Doctor of Philosophy (PhD)

School Name

The University of Texas School of Health Information Sciences at Houston

Advisory Committee

Dean Sittig


Natural Language Processing (NLP), ontology, data mining, information systems


The Institute of Medicine reports a growing demand in recent years for quality improvement within the healthcare industry. In response, numerous organizations have been involved in the development and reporting of quality measurement metrics. However, disparate data models from such organizations shift the burden of accurate and reliable metrics extraction and reporting to healthcare providers. Furthermore, manual abstraction of quality metrics and diverse implementation of Electronic Health Record (EHR) systems deepens the complexity of consistent, valid, explicit, and comparable quality measurement reporting within healthcare provider organizations.

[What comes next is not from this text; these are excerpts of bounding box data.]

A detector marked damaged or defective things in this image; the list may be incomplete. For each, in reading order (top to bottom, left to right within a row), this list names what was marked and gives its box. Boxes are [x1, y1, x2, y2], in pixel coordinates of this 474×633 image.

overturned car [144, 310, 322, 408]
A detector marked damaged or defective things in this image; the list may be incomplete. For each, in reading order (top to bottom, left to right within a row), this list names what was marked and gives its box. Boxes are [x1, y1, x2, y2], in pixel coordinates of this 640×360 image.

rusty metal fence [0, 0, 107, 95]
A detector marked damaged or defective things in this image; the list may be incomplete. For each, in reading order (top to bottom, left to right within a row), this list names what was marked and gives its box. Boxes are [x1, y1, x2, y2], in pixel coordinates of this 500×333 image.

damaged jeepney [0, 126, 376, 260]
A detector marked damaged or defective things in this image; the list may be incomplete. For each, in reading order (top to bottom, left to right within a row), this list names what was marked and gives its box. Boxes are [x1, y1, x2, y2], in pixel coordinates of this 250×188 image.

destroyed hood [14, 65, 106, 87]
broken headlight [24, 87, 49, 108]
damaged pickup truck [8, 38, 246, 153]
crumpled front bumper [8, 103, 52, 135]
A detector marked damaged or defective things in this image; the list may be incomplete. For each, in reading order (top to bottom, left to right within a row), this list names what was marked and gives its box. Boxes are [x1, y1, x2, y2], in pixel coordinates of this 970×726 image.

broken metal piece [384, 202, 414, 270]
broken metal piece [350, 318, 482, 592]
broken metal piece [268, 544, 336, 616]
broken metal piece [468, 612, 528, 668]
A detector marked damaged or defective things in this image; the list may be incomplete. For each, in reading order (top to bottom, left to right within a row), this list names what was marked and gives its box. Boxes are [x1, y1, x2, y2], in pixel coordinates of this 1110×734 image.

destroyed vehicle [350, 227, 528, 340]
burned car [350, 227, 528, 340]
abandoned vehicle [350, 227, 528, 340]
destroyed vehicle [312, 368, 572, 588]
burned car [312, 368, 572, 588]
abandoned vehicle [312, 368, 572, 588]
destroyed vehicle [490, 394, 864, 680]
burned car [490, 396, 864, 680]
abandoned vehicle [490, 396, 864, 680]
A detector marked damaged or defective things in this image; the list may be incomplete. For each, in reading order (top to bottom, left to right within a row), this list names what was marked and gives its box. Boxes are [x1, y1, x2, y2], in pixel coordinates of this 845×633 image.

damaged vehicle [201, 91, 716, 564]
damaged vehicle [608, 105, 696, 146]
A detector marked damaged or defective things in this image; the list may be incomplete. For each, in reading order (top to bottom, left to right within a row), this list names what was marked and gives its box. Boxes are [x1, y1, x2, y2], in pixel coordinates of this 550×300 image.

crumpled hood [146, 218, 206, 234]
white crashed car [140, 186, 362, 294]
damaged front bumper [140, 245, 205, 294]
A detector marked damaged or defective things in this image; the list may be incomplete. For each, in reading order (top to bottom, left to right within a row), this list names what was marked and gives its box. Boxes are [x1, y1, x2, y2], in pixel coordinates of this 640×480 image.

The main objective of this research is to evaluate an ontology-based information extraction framework to utilize unstructured clinical text for defining and reporting quality of care metrics that are interpretable and comparable across different healthcare institutions.

All clinical transcribed notes (48,835) from 2,085 patients who had undergone surgery in 2011 at MD Anderson Cancer Center were extracted from their EMR system and pre- processed for identification of section headers. Subsequently, all notes were analyzed by MetaMap v2012 and one XML file was generated per each note. XML outputs were converted into Resource Description Framework (RDF) format. We also developed three ontologies: section header ontology from extracted section headers using RDF standard, concept ontology comprising entities representing five quality metrics from SNOMED (Diabetes, Hypertension, Cardiac Surgery, Transient Ischemic Attack, CNS tumor), and a clinical note ontology that represented clinical note elements and their relationships. All ontologies (Web Ontology Language format) and patient notes (RDFs) were imported into a triple store (AllegroGraph?) as classes and instances respectively. SPARQL information retrieval protocol was used for reporting extracted concepts under four settings: base Natural Language Processing (NLP) output, inclusion of concept ontology, exclusion of negated concepts, and inclusion of section header ontology. Existing manual abstraction data from surgical clinical reviewers, on the same set of patients and documents, was considered as the gold standard. Micro-average results of statistical agreement tests on the base NLP output showed an increase from 59%, 81%, and 68% to 74%, 91%, and 82% (Precision, Recall, F-Measure) respectively after incremental addition of ontology layers. Our study introduced a framework that may contribute to advances in “complementary” components for the existing information extraction systems. The application of an ontology-based approach for natural language processing in our study has provided mechanisms for increasing the performance of such tools. The pivot point for extracting more meaningful quality metrics from clinical narratives is the abstraction of contextual semantics hidden in the notes. We have defined some of these semantics and quantified them in multiple complementary layers in order to demonstrate the importance and applicability of an ontology-based approach in quality metric extraction. The application of such ontology layers introduces powerful new ways of querying context dependent entities from clinical texts.

Rigorous evaluation is still necessary to ensure the quality of these “complementary” NLP systems. Moreover, research is needed for creating and updating evaluation guidelines and criteria for assessment of performance and efficiency of ontology-based information extraction in healthcare and to provide a consistent baseline for the purpose of comparing alternative approaches.